Non adoravo tutto quel silenzio, ma a lei sembrava piacere e volevo farla sentire a suo agio forse perché l’avevo tormentata per tutta la serata standole sempre intorno pure quando mi ripeteva di levarmi dalle scatole. Eppure non lo facevo, ma questo perché non ci riuscivo. Non riuscivo a non comportarmi da stupido e probabilmente l’avevo messa a disagio standole così vicino ma suscitava in me una stupida sindrome da crocerossino e volevo darle una mano, anche se sapevo che ce l’avrebbe fatta benissimo da sola senza il mio aiuto.
La vedevo durante la sessione acustica mentre sorrideva per chiedere a degli sconosciuti cosa volessero che li portasse e mi sarebbe piaciuto ricevere anche un solo sorriso ed invece, con la coda dell’occhio vedevo che la sua bocca era chiusa, ben lontana da un sorriso.
Era così distaccata rispetto alla realtà che la circondava.
“A cosa pensi?”, le chiesi rompendo quell’irritante silenzio.

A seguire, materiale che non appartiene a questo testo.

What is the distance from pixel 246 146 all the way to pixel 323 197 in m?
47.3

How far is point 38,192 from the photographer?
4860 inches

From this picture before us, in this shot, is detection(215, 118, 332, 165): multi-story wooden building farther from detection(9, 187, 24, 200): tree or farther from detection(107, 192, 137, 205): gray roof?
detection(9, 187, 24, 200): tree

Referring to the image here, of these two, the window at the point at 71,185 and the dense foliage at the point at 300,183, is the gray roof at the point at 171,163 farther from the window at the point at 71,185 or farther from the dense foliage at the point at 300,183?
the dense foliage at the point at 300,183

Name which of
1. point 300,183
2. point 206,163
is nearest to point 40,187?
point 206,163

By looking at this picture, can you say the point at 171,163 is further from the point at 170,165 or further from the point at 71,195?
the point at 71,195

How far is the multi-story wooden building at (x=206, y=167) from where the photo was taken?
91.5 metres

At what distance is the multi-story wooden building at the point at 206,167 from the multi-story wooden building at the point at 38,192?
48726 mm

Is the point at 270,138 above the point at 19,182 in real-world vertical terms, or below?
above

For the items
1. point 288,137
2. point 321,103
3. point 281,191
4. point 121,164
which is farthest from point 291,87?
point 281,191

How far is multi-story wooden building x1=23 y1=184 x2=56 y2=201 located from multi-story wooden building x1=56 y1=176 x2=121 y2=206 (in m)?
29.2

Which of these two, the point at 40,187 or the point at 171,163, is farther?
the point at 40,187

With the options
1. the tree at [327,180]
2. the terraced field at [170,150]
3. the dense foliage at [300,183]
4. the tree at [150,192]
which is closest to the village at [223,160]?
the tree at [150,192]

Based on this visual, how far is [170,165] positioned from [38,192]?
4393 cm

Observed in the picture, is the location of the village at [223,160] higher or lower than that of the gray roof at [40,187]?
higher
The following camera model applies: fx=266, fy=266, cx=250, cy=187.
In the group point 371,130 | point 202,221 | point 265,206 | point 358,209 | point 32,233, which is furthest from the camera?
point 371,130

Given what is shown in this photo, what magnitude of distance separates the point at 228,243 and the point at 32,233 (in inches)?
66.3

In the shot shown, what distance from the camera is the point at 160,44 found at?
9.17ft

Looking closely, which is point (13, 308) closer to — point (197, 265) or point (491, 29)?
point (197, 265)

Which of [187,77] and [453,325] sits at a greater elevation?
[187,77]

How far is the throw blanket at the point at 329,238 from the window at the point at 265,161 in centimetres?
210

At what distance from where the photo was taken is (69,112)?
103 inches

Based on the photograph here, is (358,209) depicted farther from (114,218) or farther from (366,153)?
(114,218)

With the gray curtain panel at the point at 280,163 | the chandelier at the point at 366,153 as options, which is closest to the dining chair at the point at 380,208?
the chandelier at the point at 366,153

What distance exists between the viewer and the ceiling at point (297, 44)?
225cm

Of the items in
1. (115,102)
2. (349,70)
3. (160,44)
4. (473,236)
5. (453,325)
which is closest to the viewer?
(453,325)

“Come?”, mi rispose voltandosi verso di me.
“Sembri piuttosto pensierosa…”
“Oh… si… già…”
“Vuoi parlarne?”
“Penso di no”
“Va bene”, dissi facendo cadere la conversazione. “Non mi hai più chiamato per quel…”
“Non ne ho avuto il tempo, scusa”
“Perché ti scusi? Non eri obbligata a farlo…”
“Giusto…”
“Quindi, se cambi idea o hai voglia di compagnia, sai dove trovarmi”
“Grazie”, disse per poi tornare di nuovo a guardare fuori.
Neanche questa volta ero riuscito a farla sorridere. Mi chiedevo come mai fosse così diversa da tutte le ragazze, probabilmente era questa sua caratteristica che mi spingeva a conoscerla, ma sembrava che più mi avvicinavo e più lei si ritraeva.
Ormai eravamo quasi sotto casa sua, la discussione sarebbe morta lì. L’avrei vista scomparire dietro al portone e la faccenda si sarebbe chiusa lì, ma forse era meglio che io tornassi a casa dove era giusto che fossi, e non in macchina con lei.
“Perché sei così gentile con me?”, mi chiese all’improvviso sorprendendomi. Mi ero fermato sotto casa sua e lei si ero voltata a guardarmi con i suoi occhi verdi.
“Perché non dovrei essere gentile?”, le risposi con tutta la naturalità possibile. “Non mi hai fatto nulla di male”
“Ti ho continuato a risponderti e a ripeterti di levarti dalle palle, sono stata sgarbata e tu mi stai riaccompagnando a casa e ti preoccupi se sono pensierosa”, disse. “Non dovresti”
“Non sei una persona cattiva”
“Se avessi bisogno di chiamarti, saresti disposto ad ascoltarmi, anche se ti telefono alle quattro del mattino?”
“Penso di sì, non ti posso promettere che sarei lucido alle quattro del mattino ma penso che ti rispondere e ti ascolterei”
“E questo cos’è?”
“Cosa?”
“Quello che hai detto”
“Da queste parti si chiama gentilezza”
“No, i canadesi sono gentili, gli inglesi no!”
“Te lo hanno mai detto che fai ridere?”
“Sono seria…”
“Ti prometto che ti lascerò stare ma tu devi venire con me"
"Ora?"
"Domani mattina"
"Non penso che sia..."
"Una buona idea?", dissi concludendo la sua frase. "Io penso di sì... domani mattina non lavori"
"Se ti dico di sì, mi lascerai davvero in pace?"
"Assolutamente"
"Non mi resta che accettare", rispose sconfitta.
Avevo trovato il posto perfetto dove portarla, immaginavo che le sarebbe piaciuto, ne ero sicuro. Speravo solo che si sarebbe divertita e che non mi avrebbe più visto come un ragazzo rompiscatole che cercava di importarla. Volevo solo esserle amico, nulla di più. Non volevo neanche che mi odiasse e per questo l'avevo invitata ad uscire. Volevo solo che non si sentisse a disagio, volevo aiutarla. Sembrava così indifesa.
"Buona notte", disse all'improvviso.
"Come?", le chiesi non accorgendomi di essermi fermato.
"Sono arrivata"
"Giusto"
"Grazie per il passaggio"
"Di nulla", dissi mentre la guardavo uscire dall'auto. "Madeline", la chiamai.
"Che c'è?"
"Ti passo a prendere alle dieci"
"Va bene"
"Buonanotte Maddy"
Aspettai che sparisse dietro al portone prima di accendere la macchina e continuare per la mia strada.
Non sapevo bene cosa mi era passato per la testa in quello preciso momento, quando l'avevo invitata ad uscire, eppure lo avevo detto senza pensare. Non che me ne pentivo però non era giusto!